* Task *
Below are the entries; output exactly the lines from the one containing "From the given options" through the final line, inclusive.

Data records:
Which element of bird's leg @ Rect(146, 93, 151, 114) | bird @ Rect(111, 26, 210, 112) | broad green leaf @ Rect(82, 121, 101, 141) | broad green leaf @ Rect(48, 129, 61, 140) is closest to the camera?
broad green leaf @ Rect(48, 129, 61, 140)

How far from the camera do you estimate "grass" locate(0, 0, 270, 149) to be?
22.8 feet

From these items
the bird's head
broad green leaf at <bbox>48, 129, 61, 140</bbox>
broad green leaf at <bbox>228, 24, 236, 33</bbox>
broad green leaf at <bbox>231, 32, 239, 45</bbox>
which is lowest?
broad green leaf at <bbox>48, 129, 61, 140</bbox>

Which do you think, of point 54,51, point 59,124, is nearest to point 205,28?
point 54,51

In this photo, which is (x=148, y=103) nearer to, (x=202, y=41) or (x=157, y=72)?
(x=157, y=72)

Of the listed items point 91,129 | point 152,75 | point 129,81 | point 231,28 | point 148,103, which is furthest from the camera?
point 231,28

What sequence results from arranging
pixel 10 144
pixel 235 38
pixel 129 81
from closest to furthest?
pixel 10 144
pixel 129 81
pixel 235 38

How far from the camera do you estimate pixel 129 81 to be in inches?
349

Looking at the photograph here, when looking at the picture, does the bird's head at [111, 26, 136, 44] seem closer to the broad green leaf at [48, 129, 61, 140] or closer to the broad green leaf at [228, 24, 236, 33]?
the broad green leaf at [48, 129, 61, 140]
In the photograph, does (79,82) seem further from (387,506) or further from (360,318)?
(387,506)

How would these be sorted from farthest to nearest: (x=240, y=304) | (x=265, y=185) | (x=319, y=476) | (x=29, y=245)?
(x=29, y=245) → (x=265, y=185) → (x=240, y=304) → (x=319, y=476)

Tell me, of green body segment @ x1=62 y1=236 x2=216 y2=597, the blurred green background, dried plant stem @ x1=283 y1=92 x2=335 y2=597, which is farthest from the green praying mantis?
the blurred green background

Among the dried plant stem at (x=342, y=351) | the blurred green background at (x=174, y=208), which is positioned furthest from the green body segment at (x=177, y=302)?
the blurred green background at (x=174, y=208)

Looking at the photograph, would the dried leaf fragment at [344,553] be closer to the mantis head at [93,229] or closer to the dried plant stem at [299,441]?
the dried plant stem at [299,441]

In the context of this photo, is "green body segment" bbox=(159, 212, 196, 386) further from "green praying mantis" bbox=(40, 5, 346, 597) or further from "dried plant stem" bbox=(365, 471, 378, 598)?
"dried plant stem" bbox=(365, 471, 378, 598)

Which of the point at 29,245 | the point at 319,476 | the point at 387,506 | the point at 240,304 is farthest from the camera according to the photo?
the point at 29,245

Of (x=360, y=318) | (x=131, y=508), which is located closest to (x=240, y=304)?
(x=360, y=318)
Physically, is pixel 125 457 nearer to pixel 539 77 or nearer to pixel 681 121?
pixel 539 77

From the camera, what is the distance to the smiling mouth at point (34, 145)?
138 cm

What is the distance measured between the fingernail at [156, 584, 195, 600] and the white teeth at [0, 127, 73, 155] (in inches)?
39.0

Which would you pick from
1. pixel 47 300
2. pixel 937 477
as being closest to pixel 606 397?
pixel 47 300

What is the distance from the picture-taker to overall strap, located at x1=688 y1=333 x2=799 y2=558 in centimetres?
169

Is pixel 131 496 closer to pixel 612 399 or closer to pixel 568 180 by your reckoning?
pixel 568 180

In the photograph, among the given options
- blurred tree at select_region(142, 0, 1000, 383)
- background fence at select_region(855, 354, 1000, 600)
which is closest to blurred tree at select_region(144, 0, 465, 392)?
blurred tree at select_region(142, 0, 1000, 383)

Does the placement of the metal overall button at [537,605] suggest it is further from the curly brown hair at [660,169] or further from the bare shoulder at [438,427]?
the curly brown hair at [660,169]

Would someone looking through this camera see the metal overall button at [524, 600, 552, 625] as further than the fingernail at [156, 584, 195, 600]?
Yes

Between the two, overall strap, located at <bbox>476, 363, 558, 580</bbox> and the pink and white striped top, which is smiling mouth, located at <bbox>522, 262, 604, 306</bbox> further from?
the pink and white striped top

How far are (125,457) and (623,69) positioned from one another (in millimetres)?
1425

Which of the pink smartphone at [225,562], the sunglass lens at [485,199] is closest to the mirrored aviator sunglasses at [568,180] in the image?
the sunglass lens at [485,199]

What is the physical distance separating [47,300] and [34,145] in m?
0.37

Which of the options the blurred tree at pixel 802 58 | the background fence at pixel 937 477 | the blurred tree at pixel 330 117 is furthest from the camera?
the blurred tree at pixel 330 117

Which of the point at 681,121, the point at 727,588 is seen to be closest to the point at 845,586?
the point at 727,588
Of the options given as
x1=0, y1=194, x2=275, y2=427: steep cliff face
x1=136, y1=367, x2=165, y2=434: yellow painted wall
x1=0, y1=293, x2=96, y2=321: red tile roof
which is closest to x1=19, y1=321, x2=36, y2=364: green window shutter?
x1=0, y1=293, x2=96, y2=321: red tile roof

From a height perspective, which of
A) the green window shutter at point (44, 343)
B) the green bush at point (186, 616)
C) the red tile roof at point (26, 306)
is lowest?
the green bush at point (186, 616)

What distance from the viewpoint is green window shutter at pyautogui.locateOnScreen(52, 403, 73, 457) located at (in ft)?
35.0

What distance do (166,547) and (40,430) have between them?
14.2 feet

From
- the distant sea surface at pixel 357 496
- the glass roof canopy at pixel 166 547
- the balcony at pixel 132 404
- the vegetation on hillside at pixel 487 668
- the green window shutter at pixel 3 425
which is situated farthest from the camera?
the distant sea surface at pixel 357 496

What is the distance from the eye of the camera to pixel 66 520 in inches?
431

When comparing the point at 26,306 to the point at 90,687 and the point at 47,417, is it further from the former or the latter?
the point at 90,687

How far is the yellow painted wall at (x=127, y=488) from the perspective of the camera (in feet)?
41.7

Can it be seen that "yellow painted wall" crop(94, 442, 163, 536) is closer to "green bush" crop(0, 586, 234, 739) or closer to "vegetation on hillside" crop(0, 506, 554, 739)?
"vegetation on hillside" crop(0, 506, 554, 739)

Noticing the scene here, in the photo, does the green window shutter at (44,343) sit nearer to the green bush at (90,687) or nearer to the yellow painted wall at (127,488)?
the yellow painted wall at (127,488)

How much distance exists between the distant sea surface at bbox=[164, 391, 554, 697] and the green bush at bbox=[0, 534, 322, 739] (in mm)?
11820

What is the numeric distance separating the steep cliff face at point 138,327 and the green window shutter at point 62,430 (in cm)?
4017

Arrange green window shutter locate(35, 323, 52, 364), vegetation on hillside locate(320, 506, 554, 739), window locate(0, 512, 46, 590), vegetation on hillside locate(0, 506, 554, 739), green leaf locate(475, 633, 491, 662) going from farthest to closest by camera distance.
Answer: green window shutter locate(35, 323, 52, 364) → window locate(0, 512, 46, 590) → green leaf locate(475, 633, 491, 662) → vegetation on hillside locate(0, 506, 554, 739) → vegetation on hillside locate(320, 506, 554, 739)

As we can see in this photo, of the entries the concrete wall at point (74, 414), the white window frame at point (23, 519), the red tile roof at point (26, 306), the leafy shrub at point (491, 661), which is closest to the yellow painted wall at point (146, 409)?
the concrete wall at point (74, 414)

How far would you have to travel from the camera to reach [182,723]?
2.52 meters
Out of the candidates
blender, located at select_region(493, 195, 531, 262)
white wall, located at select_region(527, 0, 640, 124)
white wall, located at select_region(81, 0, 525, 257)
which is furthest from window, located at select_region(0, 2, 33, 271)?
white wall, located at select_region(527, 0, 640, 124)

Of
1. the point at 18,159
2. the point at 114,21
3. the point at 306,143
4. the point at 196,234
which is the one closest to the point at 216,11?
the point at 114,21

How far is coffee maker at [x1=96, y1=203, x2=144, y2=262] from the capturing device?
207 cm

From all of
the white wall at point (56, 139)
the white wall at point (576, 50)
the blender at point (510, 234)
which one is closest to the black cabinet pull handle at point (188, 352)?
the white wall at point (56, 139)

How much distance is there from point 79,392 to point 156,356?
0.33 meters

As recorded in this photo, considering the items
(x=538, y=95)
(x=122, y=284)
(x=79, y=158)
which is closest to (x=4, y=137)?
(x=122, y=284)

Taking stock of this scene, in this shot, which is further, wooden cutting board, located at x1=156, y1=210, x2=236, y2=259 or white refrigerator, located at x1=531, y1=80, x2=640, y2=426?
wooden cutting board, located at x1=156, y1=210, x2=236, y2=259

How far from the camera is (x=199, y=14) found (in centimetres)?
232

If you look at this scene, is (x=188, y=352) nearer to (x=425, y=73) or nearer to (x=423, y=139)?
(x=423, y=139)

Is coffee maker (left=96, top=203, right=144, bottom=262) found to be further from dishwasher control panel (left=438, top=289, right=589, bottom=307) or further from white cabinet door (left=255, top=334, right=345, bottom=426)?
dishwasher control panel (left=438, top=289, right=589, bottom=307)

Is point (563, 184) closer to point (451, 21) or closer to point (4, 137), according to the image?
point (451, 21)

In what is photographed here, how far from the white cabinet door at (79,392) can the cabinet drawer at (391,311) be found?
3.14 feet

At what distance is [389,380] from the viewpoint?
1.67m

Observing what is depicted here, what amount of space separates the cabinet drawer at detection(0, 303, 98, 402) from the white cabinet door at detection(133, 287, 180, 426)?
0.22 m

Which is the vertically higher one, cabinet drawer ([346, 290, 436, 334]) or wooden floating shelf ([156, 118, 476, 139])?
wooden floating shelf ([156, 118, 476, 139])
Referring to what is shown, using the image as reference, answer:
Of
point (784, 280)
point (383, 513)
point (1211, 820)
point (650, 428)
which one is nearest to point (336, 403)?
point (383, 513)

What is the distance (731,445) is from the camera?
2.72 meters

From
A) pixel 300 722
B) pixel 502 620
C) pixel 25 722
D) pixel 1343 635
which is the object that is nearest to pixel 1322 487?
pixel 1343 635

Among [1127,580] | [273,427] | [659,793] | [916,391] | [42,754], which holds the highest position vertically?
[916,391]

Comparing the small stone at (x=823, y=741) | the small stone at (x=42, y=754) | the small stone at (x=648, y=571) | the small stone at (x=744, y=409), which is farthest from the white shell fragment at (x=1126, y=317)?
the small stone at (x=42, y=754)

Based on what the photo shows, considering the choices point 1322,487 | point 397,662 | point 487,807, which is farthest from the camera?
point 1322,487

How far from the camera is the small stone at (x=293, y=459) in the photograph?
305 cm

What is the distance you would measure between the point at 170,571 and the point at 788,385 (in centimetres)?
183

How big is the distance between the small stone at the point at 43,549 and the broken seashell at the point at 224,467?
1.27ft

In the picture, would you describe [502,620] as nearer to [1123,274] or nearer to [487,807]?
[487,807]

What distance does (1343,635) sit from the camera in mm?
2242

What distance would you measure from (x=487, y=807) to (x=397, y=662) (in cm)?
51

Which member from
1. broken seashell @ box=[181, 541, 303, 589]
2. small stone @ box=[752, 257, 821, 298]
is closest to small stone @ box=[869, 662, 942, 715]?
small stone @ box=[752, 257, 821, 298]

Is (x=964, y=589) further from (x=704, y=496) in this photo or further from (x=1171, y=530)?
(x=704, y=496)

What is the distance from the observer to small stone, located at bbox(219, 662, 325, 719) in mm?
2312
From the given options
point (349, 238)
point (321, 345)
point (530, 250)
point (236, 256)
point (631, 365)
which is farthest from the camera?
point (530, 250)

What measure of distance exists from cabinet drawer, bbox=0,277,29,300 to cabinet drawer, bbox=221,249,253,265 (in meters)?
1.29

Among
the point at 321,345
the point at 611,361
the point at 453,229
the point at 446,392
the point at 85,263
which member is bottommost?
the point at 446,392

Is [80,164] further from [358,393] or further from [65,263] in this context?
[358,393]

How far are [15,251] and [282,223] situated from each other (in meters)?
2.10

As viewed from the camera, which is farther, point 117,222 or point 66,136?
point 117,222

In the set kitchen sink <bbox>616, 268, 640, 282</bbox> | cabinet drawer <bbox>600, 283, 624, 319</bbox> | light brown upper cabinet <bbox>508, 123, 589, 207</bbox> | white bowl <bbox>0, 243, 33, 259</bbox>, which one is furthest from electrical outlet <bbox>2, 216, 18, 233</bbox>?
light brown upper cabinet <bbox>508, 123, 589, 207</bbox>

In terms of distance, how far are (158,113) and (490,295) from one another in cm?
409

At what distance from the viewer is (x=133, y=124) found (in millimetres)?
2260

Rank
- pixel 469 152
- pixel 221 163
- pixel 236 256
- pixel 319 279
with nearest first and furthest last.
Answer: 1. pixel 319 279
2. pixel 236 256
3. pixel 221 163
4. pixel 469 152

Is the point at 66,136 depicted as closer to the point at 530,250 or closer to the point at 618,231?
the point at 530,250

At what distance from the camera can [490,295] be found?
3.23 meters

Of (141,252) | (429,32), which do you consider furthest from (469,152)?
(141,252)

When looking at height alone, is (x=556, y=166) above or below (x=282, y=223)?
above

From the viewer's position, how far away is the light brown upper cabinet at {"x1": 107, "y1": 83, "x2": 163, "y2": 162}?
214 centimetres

* Reply to the task *
From the given options
point (349, 238)
point (321, 345)
point (530, 250)
point (236, 256)
point (631, 365)
which is farthest from the camera?
point (530, 250)

What measure of distance exists from cabinet drawer, bbox=0,277,29,300 to cabinet drawer, bbox=221,249,253,265 (in meters)?
1.29

Among
the point at 321,345
the point at 611,361
the point at 453,229
the point at 446,392
the point at 85,263
which member is bottommost?
the point at 446,392

Is [80,164] further from [358,393] or further from [65,263] in this context?
[358,393]

How far are [15,251] and [282,223] situated from each other (in meters)?
2.10

As viewed from the camera, which is farther, point 117,222 or point 66,136?
point 117,222

In the set kitchen sink <bbox>616, 268, 640, 282</bbox> | cabinet drawer <bbox>600, 283, 624, 319</bbox> | light brown upper cabinet <bbox>508, 123, 589, 207</bbox> | white bowl <bbox>0, 243, 33, 259</bbox>, which one is furthest from electrical outlet <bbox>2, 216, 18, 233</bbox>?
light brown upper cabinet <bbox>508, 123, 589, 207</bbox>

In terms of distance, how far are (158,113) and (490,295) from one another in cm?
409

At what distance from the viewer is (x=133, y=124) found (in millimetres)?
2260

Rank
- pixel 469 152
- pixel 221 163
- pixel 236 256
- pixel 319 279
with nearest first and furthest last.
Answer: 1. pixel 319 279
2. pixel 236 256
3. pixel 221 163
4. pixel 469 152

Is the point at 66,136 depicted as closer to the point at 530,250 or closer to the point at 618,231?
the point at 530,250

At what distance from the camera can [490,295] be found?
3.23 meters

Of (141,252) | (429,32), which do you consider furthest from (469,152)?
(141,252)

When looking at height alone, is (x=556, y=166) above or below (x=282, y=223)?
above

From the viewer's position, how far away is the light brown upper cabinet at {"x1": 107, "y1": 83, "x2": 163, "y2": 162}?
214 centimetres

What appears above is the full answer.